Work to complete | Scan the entries below for the word "States" and copy every line where it turns up.

Data for analysis |
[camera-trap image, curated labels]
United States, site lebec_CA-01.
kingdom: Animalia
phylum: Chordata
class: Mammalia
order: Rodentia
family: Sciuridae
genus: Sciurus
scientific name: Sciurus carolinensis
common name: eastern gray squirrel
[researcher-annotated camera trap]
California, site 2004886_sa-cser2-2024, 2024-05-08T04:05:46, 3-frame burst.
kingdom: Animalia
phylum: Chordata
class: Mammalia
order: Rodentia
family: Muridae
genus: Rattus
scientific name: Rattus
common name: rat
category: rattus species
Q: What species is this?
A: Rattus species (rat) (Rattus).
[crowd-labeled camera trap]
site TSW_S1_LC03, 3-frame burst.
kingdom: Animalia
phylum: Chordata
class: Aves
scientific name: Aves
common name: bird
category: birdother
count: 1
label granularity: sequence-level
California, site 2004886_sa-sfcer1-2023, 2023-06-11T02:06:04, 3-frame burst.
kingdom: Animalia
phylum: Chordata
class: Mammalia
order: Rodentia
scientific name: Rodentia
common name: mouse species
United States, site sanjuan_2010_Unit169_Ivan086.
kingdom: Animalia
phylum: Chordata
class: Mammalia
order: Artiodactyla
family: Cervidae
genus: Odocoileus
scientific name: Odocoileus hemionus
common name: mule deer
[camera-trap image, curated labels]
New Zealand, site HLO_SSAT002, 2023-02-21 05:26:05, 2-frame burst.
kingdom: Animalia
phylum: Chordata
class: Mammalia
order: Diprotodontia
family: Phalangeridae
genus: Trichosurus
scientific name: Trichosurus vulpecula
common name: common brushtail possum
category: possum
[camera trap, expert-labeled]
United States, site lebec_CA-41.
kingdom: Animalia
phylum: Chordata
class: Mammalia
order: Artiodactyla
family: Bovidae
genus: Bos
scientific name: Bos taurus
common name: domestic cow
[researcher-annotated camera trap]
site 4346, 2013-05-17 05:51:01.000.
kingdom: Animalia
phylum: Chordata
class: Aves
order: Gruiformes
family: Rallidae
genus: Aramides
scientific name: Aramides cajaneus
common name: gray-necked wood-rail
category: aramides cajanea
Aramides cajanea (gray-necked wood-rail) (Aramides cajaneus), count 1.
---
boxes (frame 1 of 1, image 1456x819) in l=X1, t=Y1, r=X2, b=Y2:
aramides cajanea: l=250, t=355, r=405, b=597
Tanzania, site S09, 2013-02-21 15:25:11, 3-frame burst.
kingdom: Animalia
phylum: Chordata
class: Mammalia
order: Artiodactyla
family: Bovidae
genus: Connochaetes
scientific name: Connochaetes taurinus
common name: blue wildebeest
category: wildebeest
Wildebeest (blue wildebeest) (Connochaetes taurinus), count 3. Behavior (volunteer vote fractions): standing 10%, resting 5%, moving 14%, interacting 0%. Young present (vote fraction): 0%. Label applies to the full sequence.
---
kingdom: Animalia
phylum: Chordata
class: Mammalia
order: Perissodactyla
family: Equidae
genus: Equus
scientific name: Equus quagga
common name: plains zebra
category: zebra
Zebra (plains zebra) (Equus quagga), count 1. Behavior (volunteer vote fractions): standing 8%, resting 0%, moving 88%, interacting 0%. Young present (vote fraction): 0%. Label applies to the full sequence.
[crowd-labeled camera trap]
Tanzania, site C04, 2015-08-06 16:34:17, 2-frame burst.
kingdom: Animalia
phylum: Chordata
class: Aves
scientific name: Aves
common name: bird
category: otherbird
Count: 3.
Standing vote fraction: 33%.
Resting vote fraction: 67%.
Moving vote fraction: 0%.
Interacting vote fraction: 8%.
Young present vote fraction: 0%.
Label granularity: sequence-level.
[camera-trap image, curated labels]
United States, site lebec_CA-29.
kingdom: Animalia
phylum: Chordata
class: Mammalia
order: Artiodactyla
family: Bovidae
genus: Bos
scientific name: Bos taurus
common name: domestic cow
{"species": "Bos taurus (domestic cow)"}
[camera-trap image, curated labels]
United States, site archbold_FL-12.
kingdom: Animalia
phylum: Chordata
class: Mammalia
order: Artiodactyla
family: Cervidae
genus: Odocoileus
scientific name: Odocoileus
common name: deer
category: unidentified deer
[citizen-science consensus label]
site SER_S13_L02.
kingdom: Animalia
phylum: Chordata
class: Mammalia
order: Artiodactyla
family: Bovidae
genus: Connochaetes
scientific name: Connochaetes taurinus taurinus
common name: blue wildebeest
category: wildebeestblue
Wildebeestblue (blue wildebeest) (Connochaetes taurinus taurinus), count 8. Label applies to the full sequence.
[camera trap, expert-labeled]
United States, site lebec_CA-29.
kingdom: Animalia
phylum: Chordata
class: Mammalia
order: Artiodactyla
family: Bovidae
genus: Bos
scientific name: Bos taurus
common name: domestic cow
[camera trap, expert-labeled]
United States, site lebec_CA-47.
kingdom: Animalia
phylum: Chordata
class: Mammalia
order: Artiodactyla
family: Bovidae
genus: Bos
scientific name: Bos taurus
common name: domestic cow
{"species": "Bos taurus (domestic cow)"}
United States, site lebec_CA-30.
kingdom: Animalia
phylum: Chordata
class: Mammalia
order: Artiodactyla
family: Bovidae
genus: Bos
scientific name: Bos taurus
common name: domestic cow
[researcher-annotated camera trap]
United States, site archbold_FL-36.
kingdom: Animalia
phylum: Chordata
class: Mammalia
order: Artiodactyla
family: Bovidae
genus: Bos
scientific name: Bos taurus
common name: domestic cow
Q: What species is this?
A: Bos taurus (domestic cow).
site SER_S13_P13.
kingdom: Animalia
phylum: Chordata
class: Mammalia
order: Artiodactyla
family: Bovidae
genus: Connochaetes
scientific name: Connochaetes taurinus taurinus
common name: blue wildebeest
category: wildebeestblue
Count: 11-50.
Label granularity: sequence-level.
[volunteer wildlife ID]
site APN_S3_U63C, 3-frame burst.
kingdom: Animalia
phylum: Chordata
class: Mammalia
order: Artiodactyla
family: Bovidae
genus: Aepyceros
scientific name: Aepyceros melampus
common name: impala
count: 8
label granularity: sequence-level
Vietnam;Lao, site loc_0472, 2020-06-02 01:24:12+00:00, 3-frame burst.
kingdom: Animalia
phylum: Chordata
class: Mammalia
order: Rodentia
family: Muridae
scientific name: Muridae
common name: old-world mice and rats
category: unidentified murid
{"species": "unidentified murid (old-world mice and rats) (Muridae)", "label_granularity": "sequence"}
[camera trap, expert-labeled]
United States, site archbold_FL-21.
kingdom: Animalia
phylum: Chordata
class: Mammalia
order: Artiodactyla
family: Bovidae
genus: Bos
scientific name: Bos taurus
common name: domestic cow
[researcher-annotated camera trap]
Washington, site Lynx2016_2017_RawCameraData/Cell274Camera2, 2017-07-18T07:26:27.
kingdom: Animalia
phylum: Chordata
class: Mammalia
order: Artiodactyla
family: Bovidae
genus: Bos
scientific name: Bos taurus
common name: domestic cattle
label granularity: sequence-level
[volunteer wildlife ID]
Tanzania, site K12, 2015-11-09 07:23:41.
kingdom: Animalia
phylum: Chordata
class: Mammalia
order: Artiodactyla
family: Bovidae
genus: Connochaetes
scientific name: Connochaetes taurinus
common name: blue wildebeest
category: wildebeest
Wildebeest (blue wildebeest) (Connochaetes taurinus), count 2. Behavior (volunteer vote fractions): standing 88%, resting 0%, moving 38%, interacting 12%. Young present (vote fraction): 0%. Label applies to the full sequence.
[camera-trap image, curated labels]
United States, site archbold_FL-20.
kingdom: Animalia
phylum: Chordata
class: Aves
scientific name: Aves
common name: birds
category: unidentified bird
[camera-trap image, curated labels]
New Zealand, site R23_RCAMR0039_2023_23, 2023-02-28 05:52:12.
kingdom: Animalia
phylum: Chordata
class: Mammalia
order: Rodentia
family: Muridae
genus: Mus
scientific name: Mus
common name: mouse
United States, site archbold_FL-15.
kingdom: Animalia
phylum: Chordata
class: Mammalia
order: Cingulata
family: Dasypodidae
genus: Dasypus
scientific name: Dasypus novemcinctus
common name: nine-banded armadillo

Answer to this problem |
United States, site lebec_CA-01.
United States, site sanjuan_2010_Unit169_Ivan086.
United States, site lebec_CA-41.
United States, site lebec_CA-29.
United States, site archbold_FL-12.
United States, site lebec_CA-29.
United States, site lebec_CA-47.
United States, site lebec_CA-30.
United States, site archbold_FL-36.
United States, site archbold_FL-21.
United States, site archbold_FL-20.
United States, site archbold_FL-15.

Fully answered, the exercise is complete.